We have your portrait session scheduled; we’ve gone over the details, where to meet, and brainstormed photo concepts. There’s a lot going on, and I’m sure you’re thinking, “I’m excited, a little nervous, and uh oh, WHAT AM I GOING TO WEAR!?!??!”
If you’re freaking out a little, that’s okay! Wearing the “right” outfit for your session is pretty important, but the World isn't going to end if you choose the wrong outfit. We’re still going to have a great experience and capture some dope ass images.
I definitely understand. I know your portraits are important to you, and I aim to make your session go as smooth and carefree as possible. To help, I’ve included a quick guide for what to wear, so you can look and feel your best for your portraits. These tips are applicable to fashion portraits, headshots, family portraits, group portraits, and really any kind of photography you can think of except boudoir.
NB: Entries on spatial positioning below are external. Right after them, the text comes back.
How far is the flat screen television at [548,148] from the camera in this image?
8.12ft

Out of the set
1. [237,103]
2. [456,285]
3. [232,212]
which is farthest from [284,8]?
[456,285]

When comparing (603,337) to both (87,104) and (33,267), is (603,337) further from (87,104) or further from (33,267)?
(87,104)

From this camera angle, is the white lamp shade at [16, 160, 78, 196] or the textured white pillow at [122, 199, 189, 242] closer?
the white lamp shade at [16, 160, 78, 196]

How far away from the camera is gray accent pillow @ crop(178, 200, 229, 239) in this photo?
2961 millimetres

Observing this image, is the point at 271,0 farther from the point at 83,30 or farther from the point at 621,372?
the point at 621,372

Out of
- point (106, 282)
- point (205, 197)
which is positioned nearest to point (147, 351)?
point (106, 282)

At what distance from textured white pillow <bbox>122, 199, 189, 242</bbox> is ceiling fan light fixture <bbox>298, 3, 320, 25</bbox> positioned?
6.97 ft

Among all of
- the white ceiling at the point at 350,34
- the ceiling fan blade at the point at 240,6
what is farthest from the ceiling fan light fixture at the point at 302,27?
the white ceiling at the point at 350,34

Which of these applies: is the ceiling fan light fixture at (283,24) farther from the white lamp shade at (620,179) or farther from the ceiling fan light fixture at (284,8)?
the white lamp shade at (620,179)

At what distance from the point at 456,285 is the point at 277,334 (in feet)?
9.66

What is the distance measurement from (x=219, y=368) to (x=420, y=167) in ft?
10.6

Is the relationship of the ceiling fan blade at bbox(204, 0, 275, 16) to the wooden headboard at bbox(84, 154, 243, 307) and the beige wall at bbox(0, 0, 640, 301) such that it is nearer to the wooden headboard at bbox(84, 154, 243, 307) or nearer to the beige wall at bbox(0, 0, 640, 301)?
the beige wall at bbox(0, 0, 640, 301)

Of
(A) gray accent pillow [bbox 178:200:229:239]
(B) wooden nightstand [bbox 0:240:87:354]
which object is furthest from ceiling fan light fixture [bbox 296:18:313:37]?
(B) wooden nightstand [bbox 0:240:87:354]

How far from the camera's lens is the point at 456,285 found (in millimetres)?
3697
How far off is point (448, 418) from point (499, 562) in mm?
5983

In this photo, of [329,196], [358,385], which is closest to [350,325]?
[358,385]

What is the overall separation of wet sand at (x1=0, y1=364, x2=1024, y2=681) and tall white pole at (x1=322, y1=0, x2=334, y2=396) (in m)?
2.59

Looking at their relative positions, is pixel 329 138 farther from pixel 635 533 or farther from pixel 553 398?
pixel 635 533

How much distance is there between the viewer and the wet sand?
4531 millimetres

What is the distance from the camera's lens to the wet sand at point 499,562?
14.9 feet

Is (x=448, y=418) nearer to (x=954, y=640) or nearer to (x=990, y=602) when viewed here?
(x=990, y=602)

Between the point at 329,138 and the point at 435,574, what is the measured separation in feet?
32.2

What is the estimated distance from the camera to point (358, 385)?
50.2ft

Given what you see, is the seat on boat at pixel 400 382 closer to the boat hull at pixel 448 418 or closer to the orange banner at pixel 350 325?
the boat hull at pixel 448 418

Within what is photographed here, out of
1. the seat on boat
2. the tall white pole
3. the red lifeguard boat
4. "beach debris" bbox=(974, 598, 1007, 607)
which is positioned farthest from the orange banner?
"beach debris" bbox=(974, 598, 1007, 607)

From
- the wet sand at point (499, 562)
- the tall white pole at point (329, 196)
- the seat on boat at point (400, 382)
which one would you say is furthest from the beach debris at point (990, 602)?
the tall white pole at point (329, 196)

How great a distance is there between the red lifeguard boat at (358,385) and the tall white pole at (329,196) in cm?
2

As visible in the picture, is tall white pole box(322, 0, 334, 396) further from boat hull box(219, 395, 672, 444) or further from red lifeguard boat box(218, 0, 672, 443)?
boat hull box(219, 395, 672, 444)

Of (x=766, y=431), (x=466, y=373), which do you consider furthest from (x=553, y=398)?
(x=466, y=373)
So let’s walk through it. What should you wear for your portrait session?
Avoid Patterns, Logos, Graphics, And Illustrations
Pretty straightforward here, they can be distracting. Also, cameras do weird things with tight patterns and produce a funky pixelation effect.
Simple Is Better
The more complex your outfit, the more you’ll be fidgeting with it during the session to make sure it looks exactly right. Keep it simple so you can focus on having a good time during your portrait session!
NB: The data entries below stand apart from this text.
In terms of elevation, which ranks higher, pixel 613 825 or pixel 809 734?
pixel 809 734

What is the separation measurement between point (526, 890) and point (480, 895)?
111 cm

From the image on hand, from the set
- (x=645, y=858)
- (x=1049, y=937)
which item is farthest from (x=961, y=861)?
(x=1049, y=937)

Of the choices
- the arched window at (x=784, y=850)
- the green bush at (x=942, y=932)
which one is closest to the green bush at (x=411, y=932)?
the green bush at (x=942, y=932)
Wear Clothes That Give You Confidence
Select clothing that makes you feel unstoppable when you put it on. If you have a pair of jeans, a dress or a Fedora that makes you feel like a rock star, try to make it part of your ensemble. Dressing confidently helps influence your mood during a portrait session. If you feel confident, it’ll show up in your images.
Dress for The Weather
Don’t torture yourself! If it’s cold out, then wear the appropriate attire, such as a jacket, maybe even a sweater. If you’re miserable and uncomfortable, then your face will reflect that in the images. It’s hard to smile happily when you're shivering from the cold elements. At a minimum, bring the appropriate clothing and wear it when you’re not actively getting your picture taken. If it’s super hot out, let's try to schedule your shoot early in the morning or late afternoon/evening. Match Your Surroundings Unless you live for irony or we're going for a specific concept, a tux and a ballgown do not fit well with a forest scene. If you’re shooting in Uptown Charlotte, then dress it up a bit. And if it manages to snow, then don’t be afraid to layer it up with a jacket, vest, or sweater! Match Your Activity This goes along with the above tips – if we’re trekking to the top of a mountain, you may want to leave the Crocks or Uggs at home. At the same time, if we’re going to a farm or field, don’t be afraid to pull out the cowboy hat and boots!
Mind Your Underwear
Something to keep in mind is the color and fit of your undergarments. If you’re wearing a white shirt, ladies, don’t wear a bright red bra underneath. Double-check your outfits with your selected undergarments of choice to make sure they compliment each other. The safe option is to go with nude-toned pieces. Guys, make sure your boxers don’t bunch up underneath your pants. It could look odd or suggestive.
Jewelry can be a big distraction from you, the subject. I typically don't recommend wearing much jewelry, but if you do, try to wear pieces that are small and minimalist.
Clear Out Your Pockets
Talking to the guys here. Take your phone and your keys out of your pockets and put them into a separate bag. Objects create bulges in pants pockets and can draw attention away from the overall image.
Avoid Pure Black Or White
These colors are excellent; I just suggest adding a bit of texture to them.
Bring Hair Ties Or Hair Clips In Case Of Wind
There are few things more annoying on a photoshoot than the wind blowing hair all over the place and ruining all the hard work your MUA put in. Hair clips, bobby pins, and a hair tie (as a last resort) will make pictures in the wind more manageable and keep you looking put together
If Wearing Heels, Bring A Set Of Comfy Shoes Too
When wearing heels for your portraits, I suggest changing into them when you get on location. After 45 minutes of standing on your feet, you’ll be grateful for a pair of sneakers, especially if you’re walking between locations. Change back into your comfy shoes until it’s time to shoot again.
Use A Similar Color Palette
For group and family portraits, try to have everyone wear similar color tones, such as all neutrals or all-natural tones. This will make everyone in the group look cohesive and like they belong together. If one person wears something different, like a highlighter yellow shirt when everyone else is wearing pastel blues, then all the attention will go to that individual.